>> start Records for this task

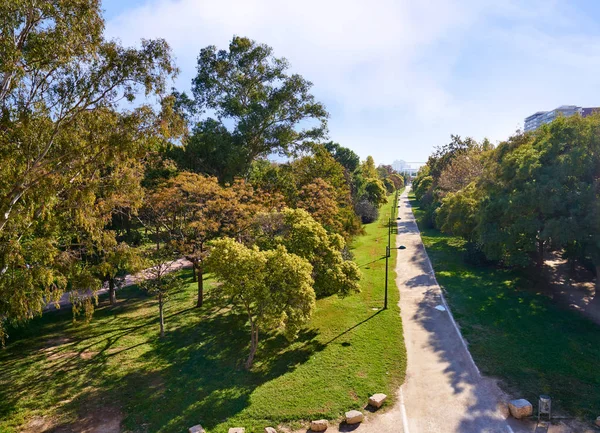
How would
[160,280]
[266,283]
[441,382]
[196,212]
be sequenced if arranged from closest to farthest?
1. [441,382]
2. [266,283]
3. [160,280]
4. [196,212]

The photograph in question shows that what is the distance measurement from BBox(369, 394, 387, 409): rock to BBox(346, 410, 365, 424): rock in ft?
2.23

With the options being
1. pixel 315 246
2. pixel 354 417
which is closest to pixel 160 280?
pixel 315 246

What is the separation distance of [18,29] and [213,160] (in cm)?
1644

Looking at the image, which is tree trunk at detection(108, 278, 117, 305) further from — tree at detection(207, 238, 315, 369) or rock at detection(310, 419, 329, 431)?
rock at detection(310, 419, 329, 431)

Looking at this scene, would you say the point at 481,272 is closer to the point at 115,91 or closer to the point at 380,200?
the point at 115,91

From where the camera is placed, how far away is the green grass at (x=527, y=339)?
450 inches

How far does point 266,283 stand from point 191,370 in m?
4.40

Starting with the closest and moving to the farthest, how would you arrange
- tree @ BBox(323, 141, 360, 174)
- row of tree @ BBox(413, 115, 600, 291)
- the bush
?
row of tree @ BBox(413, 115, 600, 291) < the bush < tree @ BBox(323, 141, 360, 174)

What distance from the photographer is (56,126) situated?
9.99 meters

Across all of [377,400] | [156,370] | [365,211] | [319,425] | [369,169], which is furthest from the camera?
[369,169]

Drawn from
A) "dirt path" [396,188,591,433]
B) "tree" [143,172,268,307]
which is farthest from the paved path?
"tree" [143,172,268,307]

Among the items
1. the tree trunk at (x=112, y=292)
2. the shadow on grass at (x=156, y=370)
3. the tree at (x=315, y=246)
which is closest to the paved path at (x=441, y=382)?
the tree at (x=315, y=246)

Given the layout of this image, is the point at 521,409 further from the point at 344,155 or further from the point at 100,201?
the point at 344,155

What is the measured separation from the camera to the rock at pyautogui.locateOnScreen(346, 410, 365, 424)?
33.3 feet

>> end Records for this task
>> start Records for this task

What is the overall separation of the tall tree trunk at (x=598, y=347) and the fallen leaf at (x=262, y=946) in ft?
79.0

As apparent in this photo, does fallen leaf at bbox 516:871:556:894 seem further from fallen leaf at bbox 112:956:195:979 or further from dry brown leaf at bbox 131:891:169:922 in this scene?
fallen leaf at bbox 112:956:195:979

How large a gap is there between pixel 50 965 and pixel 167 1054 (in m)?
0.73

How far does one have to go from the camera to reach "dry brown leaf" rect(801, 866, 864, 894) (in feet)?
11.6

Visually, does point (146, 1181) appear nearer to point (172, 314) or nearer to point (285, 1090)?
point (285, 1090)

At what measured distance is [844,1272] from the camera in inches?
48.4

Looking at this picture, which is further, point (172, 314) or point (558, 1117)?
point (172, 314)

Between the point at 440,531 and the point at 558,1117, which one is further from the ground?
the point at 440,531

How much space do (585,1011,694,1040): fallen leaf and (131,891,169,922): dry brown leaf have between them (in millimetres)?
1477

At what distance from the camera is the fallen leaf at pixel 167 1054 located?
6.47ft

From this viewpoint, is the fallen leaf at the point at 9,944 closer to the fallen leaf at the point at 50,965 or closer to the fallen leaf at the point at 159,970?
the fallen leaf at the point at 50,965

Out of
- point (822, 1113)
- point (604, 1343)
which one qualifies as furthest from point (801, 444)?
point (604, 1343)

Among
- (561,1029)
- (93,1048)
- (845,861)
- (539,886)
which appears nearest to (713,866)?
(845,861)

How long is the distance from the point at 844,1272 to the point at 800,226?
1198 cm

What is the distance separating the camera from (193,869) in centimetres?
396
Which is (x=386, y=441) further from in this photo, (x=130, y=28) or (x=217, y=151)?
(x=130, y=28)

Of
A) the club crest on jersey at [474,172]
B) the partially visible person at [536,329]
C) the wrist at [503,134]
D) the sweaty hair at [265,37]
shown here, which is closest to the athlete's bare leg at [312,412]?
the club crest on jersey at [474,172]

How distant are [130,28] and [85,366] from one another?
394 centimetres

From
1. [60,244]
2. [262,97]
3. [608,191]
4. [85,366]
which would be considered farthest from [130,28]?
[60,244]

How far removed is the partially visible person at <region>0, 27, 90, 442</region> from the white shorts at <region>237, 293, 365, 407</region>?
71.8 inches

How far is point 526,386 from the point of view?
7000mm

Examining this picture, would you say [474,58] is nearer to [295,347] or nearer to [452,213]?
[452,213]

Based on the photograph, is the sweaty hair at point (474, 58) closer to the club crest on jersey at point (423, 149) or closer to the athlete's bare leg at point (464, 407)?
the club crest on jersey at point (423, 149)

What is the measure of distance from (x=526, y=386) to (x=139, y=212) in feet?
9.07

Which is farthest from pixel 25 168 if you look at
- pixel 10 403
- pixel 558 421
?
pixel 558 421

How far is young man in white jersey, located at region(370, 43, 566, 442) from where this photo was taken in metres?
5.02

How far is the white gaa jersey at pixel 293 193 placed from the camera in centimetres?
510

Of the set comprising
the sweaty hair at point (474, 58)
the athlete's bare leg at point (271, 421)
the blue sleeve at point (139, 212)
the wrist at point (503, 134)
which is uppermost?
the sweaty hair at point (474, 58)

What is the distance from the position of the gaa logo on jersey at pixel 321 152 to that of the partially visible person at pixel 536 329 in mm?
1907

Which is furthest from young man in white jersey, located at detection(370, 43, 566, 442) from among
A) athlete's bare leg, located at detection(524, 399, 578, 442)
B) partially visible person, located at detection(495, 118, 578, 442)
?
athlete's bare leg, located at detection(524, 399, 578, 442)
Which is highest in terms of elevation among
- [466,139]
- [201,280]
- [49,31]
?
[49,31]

>> end Records for this task

_Given instruction_:
Copy the part of the listing that opens with the line containing "How long is" and closes with the line containing "71.8 inches", keeping both of those lines.

_Result_:
How long is the distance from the point at 844,1272 to the point at 800,226?
1198 cm

What is the distance separating the camera from (193,869) in centimetres?
396
Which is (x=386, y=441) further from in this photo, (x=130, y=28) or (x=217, y=151)?
(x=130, y=28)

Of
A) the club crest on jersey at [474,172]
B) the partially visible person at [536,329]
C) the wrist at [503,134]
D) the sweaty hair at [265,37]
shown here, which is closest to the athlete's bare leg at [312,412]?
the club crest on jersey at [474,172]

How distant are [130,28] and [85,366] from one another?
394 centimetres

From
1. [60,244]
2. [262,97]
3. [608,191]
4. [85,366]
which would be considered farthest from [130,28]?
[60,244]

How far removed is the partially visible person at <region>0, 27, 90, 442</region> from the white shorts at <region>237, 293, 365, 407</region>?
71.8 inches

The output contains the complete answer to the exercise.